A cultural intersection occurs in the 1990s when the cartoon Dragon Ball Z first airs. The show blends science-fiction tropes and martial-arts spectacles with heroic struggles by a strong male character.
Anomnachi and six other scholars dove fast and hard into topics that ignited their passions, activated their research, and pushed them to convey that scholarship in a digital sphere.
Angela Perkins, research and instruction librarian at Skillman Library, led the scholars through the intensive seminar that gives Lafayette students a unique opportunity to conduct their own original research.
Under the guidance of Skillman librarians, college faculty, and even their past scholars, summer scholars not only learn the basics of how to perform credible, solid research, but they also incorporate digital tools into the collection, analysis, and presentation of their respective projects.
“I wanted the students to work in a holistic way,” Perkins says. “To mine the texts more deeply, to generate intellectually sound research, and to select technically advanced methods to display their findings.”
She sought scholars who would rise to the occasion.
Alex Murrell ’19 spoke with Perkins in the spring because of her similar interests.
“I have always been fascinated with library sciences and heard that Perkins attended graduate school in my hometown of Austin, Texas,” says Murrell. “After speaking with her, I knew I wanted to be a part of this opportunity.”
While Murrell was unsure of her project’s topic during those conversations, she knew that playing with the tools and methodology were crucial to her development as a thinker and researcher.
Murrell dove into the occult. For nearly 200 years, the second-most-purchased book, behind the Bible, was Malleus Maleficarum, Latin for The Hammer of Witches. The text serves as a kind of instruction manual to help identify and avoid collusion with the devil via sorcery and witchcraft.
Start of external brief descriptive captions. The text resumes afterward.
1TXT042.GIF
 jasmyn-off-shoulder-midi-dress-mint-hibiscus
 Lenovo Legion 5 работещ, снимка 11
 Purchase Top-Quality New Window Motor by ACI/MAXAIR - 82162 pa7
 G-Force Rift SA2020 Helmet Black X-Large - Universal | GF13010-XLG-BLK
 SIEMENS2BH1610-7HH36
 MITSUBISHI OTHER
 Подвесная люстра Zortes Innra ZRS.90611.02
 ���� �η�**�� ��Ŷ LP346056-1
She discovered the text as noting many references to the book while working on an independent study in art. She wasn’t quite sure what to do with the book as a scholar.
“Perkins was always honest with me,” says Murrell. “She would tell me if I should try a different direction and served as a sounding board to my many questions and ideas.”
The project approach has her hooked. She plans to develop her site further and present at two conferences.
As a native New Yorker, it seemed fitting for Ben Gordon ’19 to explore the subway.
“It’s what people in the city talk about,” he says. Maybe complain is a more appropriate word.
Gordon’s research took the form of maps, each one tracing the evolution of the transit system—when the subway’s development began and then ended and how it got replaced by the car.
His maps layer in population density. He illustrates how real estate agents used subway lines to develop upper-class neighborhoods. As soon as the masses could avail themselves of the subway, the automobile took over with highways, bridges, and expressways cutting across the city to the benefit of the upper class.
Gordon’s project is deep and wide. “I was spending 50 hours a week on it,” he says. “There was a real intensity to the project, but it was so worth figuring out.” He thinks his capstone project will focus on this same topic since there is more to explore.
All agree that the whirlwind nature of this program combined with surprises while researching and the shifting focus of their central questions, help from previous scholars, and comradery of the students made for a fantastic opportunity in group learning, original research, and wielding digital tools.
View all the projects in detail:
- Uchechi Anomnachi ’19, Racial Perceptions of Anime in the United States
- Ben Gordon ’19, New York City’s Subways, Bridges, Highways, and Expressways in the 20th Century
- Elene Jalagonia ’20, Making of Ethnic Nationalism
- Trang Le ’21, Intersection of Hybrid Identities in Ocean Vuong’s Diasporic Poetry
- Norman Lee ’19, Communication Deficits Between Fields Integral to the Epistemology of Sentiment Analysis
- Alex Murrell ’19, Volatica
- Angela Shi ’21, Travel Writings of Jerusalem in the Middle Ages
This year’s DHSS program was made possible by a generous donation to the libraries from Bruce Marshman ’62.